### Objectif 1
Extrayez du listing toutes les lignes qui contiennent la chaîne « from ».

---- Extrait source

Les ambassadeurs, bien instruits par leurs gouvernemens, certains d’accomplir une œuvre viable, conduisirent dès lors les choses avec rapidité. Le programme était fixé : ils l’exécutèrent en peu de jours, laissant de côté leurs préférences respectives et les objections secondaires : ils adjugèrent à la Grèce Larisse et Volo ; ils établirent à l’ouest la frontière au thalweg de l’Arta, ce qui réservait l’Epire à la Turquie. Ils décidèrent le démantèlement des deux places de Prévéza, qui restait turque, et de Punta, qui devenait grecque. Il ne fut pas question de la Crète. Le Sultan gardait ainsi Janina et Metzovo ; le Roi Georges obtenait toute la Thessalie et même un fragment d’Épire, le district d’Arta. La question se trouva de la sorte définitivement réglée. Je ne sais si la Porte avait prévu ce résultat de la procédure qu’elle avait réclamée elle-même, mais enfin elle se sentait maintenant circonvenue par les Puissances ; elle avait pris part aux négociations conduites à Constantinople sur son désir, ce qui sauvegardait sa dignité et l’engageait en même temps : elle eut le bon esprit de comprendre que toute résistance serait inutile, et elle s’inclina en silence. De ce côté-là, et quels que fussent les ressentimens et les arrière-pensées, il n’y avait donc rien à craindre.

--------
---- Données de l'exercice

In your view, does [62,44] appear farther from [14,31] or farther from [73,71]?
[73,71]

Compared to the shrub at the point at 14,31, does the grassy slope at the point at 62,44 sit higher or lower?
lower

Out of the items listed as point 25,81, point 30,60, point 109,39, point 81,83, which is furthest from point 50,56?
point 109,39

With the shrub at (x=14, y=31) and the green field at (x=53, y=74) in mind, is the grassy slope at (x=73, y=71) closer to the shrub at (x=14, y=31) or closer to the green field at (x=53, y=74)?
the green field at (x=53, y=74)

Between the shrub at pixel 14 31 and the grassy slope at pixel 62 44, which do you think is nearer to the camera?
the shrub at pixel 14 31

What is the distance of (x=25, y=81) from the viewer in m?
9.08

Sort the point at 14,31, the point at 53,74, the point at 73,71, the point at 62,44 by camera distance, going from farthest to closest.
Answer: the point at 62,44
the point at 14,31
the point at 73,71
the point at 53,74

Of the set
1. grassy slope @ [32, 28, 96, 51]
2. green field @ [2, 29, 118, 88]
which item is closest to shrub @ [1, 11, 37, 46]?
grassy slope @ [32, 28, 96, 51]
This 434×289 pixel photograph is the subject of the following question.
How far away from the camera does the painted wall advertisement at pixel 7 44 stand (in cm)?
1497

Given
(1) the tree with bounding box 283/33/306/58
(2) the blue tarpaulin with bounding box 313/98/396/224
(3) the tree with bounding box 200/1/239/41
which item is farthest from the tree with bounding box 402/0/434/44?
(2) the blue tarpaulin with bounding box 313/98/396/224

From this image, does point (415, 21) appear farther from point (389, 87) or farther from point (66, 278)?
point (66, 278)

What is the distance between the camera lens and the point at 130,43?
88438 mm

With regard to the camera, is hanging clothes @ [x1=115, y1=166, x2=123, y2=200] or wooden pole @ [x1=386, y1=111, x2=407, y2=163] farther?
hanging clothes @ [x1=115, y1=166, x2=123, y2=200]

--------
---- Données de l'exercice

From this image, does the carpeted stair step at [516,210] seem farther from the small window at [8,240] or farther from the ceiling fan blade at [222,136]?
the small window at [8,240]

--------
---- Données de l'exercice

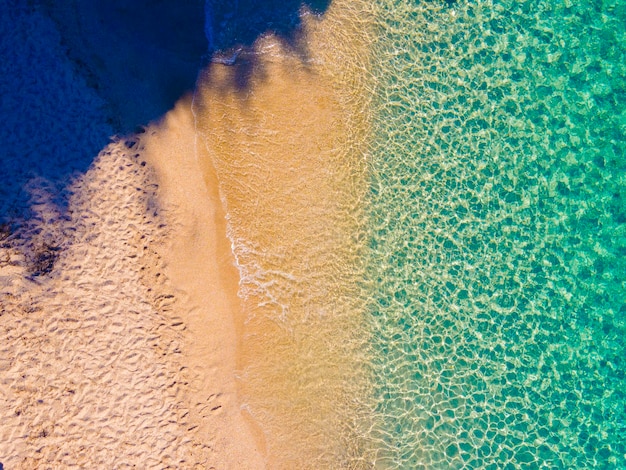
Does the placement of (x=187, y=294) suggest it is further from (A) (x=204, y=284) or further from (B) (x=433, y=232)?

--------

### Objectif 2
Retapez intégralement l'extrait sur le tracé de la frontière gréco-turque.

### Corrigé détaillé 1
In your view, does [62,44] appear farther from [14,31] or farther from [73,71]?
Out of the items listed as point 25,81, point 30,60, point 109,39, point 81,83, which is furthest from point 50,56?
What is the distance of (x=25, y=81) from the viewer in m?
Sort the point at 14,31, the point at 53,74, the point at 73,71, the point at 62,44 by camera distance, going from farthest to closest.
How far away from the camera does the painted wall advertisement at pixel 7 44 stand (in cm)?
which item is farthest from the tree with bounding box 402/0/434/44?
From this image, does point (415, 21) appear farther from point (389, 87) or farther from point (66, 278)?
From this image, does the carpeted stair step at [516,210] seem farther from the small window at [8,240] or farther from the ceiling fan blade at [222,136]?
Does the placement of (x=187, y=294) suggest it is further from (A) (x=204, y=284) or further from (B) (x=433, y=232)?

### Corrigé détaillé 2
Les ambassadeurs, bien instruits par leurs gouvernemens, certains d’accomplir une œuvre viable, conduisirent dès lors les choses avec rapidité. Le programme était fixé : ils l’exécutèrent en peu de jours, laissant de côté leurs préférences respectives et les objections secondaires : ils adjugèrent à la Grèce Larisse et Volo ; ils établirent à l’ouest la frontière au thalweg de l’Arta, ce qui réservait l’Epire à la Turquie. Ils décidèrent le démantèlement des deux places de Prévéza, qui restait turque, et de Punta, qui devenait grecque. Il ne fut pas question de la Crète. Le Sultan gardait ainsi Janina et Metzovo ; le Roi Georges obtenait toute la Thessalie et même un fragment d’Épire, le district d’Arta. La question se trouva de la sorte définitivement réglée. Je ne sais si la Porte avait prévu ce résultat de la procédure qu’elle avait réclamée elle-même, mais enfin elle se sentait maintenant circonvenue par les Puissances ; elle avait pris part aux négociations conduites à Constantinople sur son désir, ce qui sauvegardait sa dignité et l’engageait en même temps : elle eut le bon esprit de comprendre que toute résistance serait inutile, et elle s’inclina en silence. De ce côté-là, et quels que fussent les ressentimens et les arrière-pensées, il n’y avait donc rien à craindre.